On Jan 5, 2006, at 8:51 PM, James Harper wrote:

My understanding of ISDN is that data is transmitted in frames of 16
data bits (B1) + 16 data bits (B2) + 4 data bits (D) + some
synchronisation. 4000 of these frames are received per second, which
gives us the 16 * 4000 = 64kbps rate for the B channels and 4 * 4000 =
16kbps rate for the D channel. To get the zaptel timing of 1000
interrupts/second, the card needs to be able to generate an interrupt
off (at least) every 4th frame. If the best it could do was to generate
an interrupt per frame, how much would that kill the system in interrupt
servicing?

That's something you'll have to investigate on a card per card basis. Generating a lot of interrupts in itself is not a terrible load intensive task; it's if you have a lot of things to do in the interrupt handler or for some reason you miss an interrupt (particularly if you're passing non-voice data) and loose data that you can have problems.
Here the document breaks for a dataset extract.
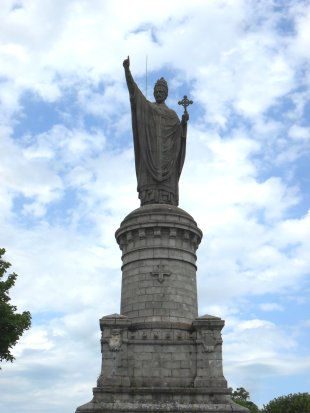 Statue of Pope Urban II at Chatillon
Looking at the way some of the zaptel drivers work, this timer interrupt
is the only interrupt that is cared about, and the card is polled per
interrupt rather than being truly interrupt driven. Or maybe I just
haven't looked at enough drivers...

Can anyone tell me what sort of pre-processing needs to be done to the
raw data from a [BP]RI card into the zaptel driver? I assume that the D
channel needs to be decoded from the raw bits on the line (or does
it...?), but does the zaptel logic need anything more than raw bits from
the B channels? I'm not really familiar with PRI cards, but in the BRI
space there are 'passive' cards, 'semi-active' card, and 'active'
cards... can zaptel cope with different levels of processing being done
on the card, or does it like to do it all itself? Or none of it itself?


Zaptel likes to just have the raw B-channel data. If you are trying to also interface the D-channel with zaptel and you can pull your HDLC-unstuffed messages from the BRI controller, you can use the software API for zaptel for basically passing D-channel messages into the zaptel buffers the way the userland apps expect it (without having to go through the HDLC and other code). If you look at bug note 5120 (IIRC) the most recent version of the patch against zaptel can be found.

Due to the timing difference, (16kbps as opposed to 64kbps) this is the approach you'll probably want to take for the D-channel, unless you can think of a really clever way to pass the raw data into zaptel.